There are so many other stories like this, of rape survivors who were not welcomed back into their communities or families because of the shame. Or the fact that women did not find their proper place in what Kabir calls "grand narrative of the liberation war."

"They sustained the agriculture economy; gave food and shelter to the freedom fighters; worked as informers for helping the freedom fighters; [transported] the arms under cover from one place to another, collected medicine for freedom fighters. Some even fought as combatant with arms," she said. "Their stories are still being ignored by historians."

In her book, Saikia says that is all too true: Official histories rarely acknowledge or commemorate women's experiences.

The good news is that scholars like Saikia are placing a needed spotlight on experiences and histories that deserve to be drawn out of the shadows.

Groups like the Georgetown Institute for Women, Peace and Security are doing related work, documenting and promoting the role of women in various peace processes in the world. Melanne Verveer, the institute's executive director and a former U.S. Ambassador for Global Women's Issues, told GSR editor Gail DeGeorge recently that it is important to stop viewing women as victims. 

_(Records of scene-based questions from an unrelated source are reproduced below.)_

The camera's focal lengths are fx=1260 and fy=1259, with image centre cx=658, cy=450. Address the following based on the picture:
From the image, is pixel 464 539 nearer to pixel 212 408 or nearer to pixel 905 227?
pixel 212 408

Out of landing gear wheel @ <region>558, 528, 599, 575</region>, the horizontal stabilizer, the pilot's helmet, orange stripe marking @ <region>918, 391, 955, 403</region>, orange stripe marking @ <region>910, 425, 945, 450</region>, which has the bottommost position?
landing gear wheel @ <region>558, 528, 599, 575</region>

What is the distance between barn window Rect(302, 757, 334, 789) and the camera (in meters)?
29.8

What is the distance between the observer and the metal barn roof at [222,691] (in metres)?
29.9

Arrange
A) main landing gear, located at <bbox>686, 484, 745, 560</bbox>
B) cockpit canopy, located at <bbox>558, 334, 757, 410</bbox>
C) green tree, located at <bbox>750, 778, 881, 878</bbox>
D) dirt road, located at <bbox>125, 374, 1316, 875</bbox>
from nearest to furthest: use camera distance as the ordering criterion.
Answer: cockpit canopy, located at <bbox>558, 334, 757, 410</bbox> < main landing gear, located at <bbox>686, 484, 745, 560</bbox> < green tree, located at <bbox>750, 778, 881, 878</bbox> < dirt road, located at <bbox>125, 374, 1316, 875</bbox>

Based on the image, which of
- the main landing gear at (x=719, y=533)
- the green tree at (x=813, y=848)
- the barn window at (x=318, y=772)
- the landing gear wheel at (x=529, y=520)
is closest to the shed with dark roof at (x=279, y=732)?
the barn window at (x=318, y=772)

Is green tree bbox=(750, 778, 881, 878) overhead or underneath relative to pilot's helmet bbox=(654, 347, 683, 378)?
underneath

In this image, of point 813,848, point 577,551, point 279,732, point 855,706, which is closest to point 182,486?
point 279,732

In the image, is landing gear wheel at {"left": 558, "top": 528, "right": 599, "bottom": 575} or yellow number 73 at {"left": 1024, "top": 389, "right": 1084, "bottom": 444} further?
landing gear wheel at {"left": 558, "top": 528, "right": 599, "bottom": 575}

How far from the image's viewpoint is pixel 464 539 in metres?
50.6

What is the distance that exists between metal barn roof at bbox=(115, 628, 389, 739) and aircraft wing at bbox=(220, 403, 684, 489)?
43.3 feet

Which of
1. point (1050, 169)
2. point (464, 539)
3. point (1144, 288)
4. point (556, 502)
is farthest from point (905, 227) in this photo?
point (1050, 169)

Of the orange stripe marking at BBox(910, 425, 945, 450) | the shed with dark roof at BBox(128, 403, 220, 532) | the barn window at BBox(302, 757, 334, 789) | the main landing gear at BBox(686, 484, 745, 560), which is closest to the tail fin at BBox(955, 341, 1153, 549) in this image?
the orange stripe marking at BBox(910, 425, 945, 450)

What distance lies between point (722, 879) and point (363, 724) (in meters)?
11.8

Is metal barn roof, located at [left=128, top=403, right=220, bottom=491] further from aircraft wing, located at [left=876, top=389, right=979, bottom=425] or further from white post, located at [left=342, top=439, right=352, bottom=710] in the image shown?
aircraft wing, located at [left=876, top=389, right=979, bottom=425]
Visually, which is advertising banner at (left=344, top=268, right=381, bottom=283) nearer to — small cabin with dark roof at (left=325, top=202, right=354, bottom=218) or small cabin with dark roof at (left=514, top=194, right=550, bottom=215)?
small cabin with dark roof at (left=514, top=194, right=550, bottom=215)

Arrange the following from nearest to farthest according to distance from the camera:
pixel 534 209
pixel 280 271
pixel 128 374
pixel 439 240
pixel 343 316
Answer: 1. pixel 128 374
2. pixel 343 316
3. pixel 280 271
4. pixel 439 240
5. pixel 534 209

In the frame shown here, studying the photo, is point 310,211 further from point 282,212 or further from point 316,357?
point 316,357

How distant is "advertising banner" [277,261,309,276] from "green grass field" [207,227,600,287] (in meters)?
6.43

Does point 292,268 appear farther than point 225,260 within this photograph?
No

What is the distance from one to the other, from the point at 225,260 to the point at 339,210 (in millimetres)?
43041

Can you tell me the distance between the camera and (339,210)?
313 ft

Through institute publications like "Women Leading Peace," which provides case studies of women in peace processes in Northern Ireland, Guatemala, Kenya and the Philippines, and in several segments of Fast Forward — How Women Can Achieve Power and Purpose, which she co-authored, Verveer stresses the importance of women being involved at all levels of peacekeeping.

"I'm trying to show the many ways women today are using their power for purpose and to say that wherever we sit, we have the power to make a difference. My hope us that we can grow progress for women and girls around the world," Verveer told DeGeorge.

Sexual violence continues in wars, including the ongoing conflict in Syria.

"The reasons for war and the use of violence against the vulnerable, especially women, children and the elderly, is a pattern repeated in all wars and in all parts of the world," writes Saikia, who notes that the notions of humanity are constantly violated in war. This is why women religious, with their strong belief in the embrace of humanity, are often on the front lines of war and its impact, Verveer said.

The sisters' work in the wake of war is inspiring. But the need for it is a reminder that, sadly, the effects of war don't end at war cemeteries.